Integrations
Memgraph offers several integrations with popular AI frameworks to help you customize and build your own GenAI application from scratch. Below are some of the libraries integrated with Memgraph.
LlamaIndex
LlamaIndex is a simple, flexible data framework for connecting custom data sources to large language models. Currently, Memgraph’s integration supports creating a knowledge graph from unstructured data and querying with natural language. You can follow the example on LlamaIndex docs or go through quick start below.
Installation
To install LlamaIndex and Memgraph graph store, run:
pip install llama-index llama-index-graph-stores-memgraph
Environment setup
Before you get started, make sure you have Memgraph running in the background.
To use Memgraph as the underlying graph store for LlamaIndex, define your graph store by providing the credentials used for your database:
from llama_index.graph_stores.memgraph import MemgraphPropertyGraphStore
username = "" # Enter your Memgraph username (default "")
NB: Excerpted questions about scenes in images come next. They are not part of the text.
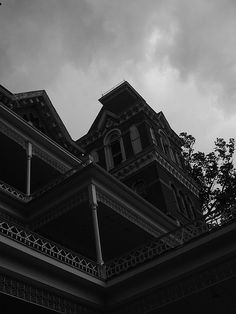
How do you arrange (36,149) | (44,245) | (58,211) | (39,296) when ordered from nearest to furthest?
(39,296) → (44,245) → (58,211) → (36,149)

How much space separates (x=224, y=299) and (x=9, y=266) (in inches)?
220

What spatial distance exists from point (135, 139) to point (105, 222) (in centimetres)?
1402

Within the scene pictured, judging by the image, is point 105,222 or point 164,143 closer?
point 105,222

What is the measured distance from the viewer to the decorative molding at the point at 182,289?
36.5 feet

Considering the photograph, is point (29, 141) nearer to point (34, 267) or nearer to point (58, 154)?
point (58, 154)

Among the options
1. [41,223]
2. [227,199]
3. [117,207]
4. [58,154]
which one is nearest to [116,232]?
[117,207]

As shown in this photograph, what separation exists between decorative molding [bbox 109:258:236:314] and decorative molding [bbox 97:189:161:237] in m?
5.91

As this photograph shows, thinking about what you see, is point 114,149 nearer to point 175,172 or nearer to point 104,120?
point 104,120

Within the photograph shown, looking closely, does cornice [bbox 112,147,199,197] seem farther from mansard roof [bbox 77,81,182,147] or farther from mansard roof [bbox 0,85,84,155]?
mansard roof [bbox 0,85,84,155]

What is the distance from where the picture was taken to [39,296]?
10.9 metres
password = "" # Enter your Memgraph password (default "")
url = "" # Specify the connection URL, e.g., 'bolt://localhost:7687'
graph_store = MemgraphPropertyGraphStore(
username=username,
password=password,
url=url,
)
Additionally, a working OpenAI key is required:
import os
os.environ["OPENAI_API_KEY"] = "<YOUR_API_KEY>" # Replace with your OpenAI API key
Dataset
For the dataset, we’ll use a text about Charles Darwin stored in the
/data/charles_darwin/charles.txt
file:
Charles Robert Darwin was an English naturalist, geologist, and biologist,
widely known for his contributions to evolutionary biology. His proposition that
all species of life have descended from a common ancestor is now generally
accepted and considered a fundamental scientific concept. In a joint publication
with Alfred Russel Wallace, he introduced his scientific theory that this
branching pattern of evolution resulted from a process he called natural
selection, in which the struggle for existence has a similar effect to the
artificial selection involved in selective breeding. Darwin has been described
as one of the most influential figures in human history and was honoured by
burial in Westminster Abbey.
from llama_index.core import SimpleDirectoryReader
documents = SimpleDirectoryReader("./data/charles_darwin/").load_data()
The data is now loaded in the documents variable which we’ll pass as an argument in the next step of index creation and graph construction.
Graph construction
LlamaIndex provides multiple graph constructors. In this example, we’ll use the SchemaLLMPathExtractor, which allows to both predefine the schema or use the one LLM provides without explicitly defining entities.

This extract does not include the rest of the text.